RECORDS:
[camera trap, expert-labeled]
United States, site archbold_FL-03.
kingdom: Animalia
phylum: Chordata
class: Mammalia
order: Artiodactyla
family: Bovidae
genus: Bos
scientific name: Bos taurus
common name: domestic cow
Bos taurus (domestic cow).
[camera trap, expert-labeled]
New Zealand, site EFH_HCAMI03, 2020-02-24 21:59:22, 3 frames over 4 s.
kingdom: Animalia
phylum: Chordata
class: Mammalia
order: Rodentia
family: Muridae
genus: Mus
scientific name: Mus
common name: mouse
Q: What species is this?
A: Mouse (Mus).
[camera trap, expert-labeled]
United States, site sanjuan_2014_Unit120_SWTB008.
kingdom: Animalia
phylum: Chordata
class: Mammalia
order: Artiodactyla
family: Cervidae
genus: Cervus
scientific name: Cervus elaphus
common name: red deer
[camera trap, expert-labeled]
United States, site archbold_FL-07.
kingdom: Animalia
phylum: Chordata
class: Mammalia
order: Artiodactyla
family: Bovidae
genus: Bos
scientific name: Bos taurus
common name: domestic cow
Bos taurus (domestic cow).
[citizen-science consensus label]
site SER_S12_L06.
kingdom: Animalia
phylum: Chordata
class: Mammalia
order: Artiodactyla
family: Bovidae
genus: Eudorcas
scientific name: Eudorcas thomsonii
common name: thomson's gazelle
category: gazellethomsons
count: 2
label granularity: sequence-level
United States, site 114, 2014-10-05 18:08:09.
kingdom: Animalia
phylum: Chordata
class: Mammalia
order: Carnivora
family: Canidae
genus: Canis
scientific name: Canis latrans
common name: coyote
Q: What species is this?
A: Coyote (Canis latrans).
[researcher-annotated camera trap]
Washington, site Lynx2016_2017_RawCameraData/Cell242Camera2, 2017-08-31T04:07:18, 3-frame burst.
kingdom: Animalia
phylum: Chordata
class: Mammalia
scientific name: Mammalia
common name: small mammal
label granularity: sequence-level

WHAT YOU NEED TO DO:
Above are the entries; copy every line among them that contains the word "States".

SOLUTION TO THIS TASK:
United States, site archbold_FL-03.
United States, site sanjuan_2014_Unit120_SWTB008.
United States, site archbold_FL-07.
United States, site 114, 2014-10-05 18:08:09.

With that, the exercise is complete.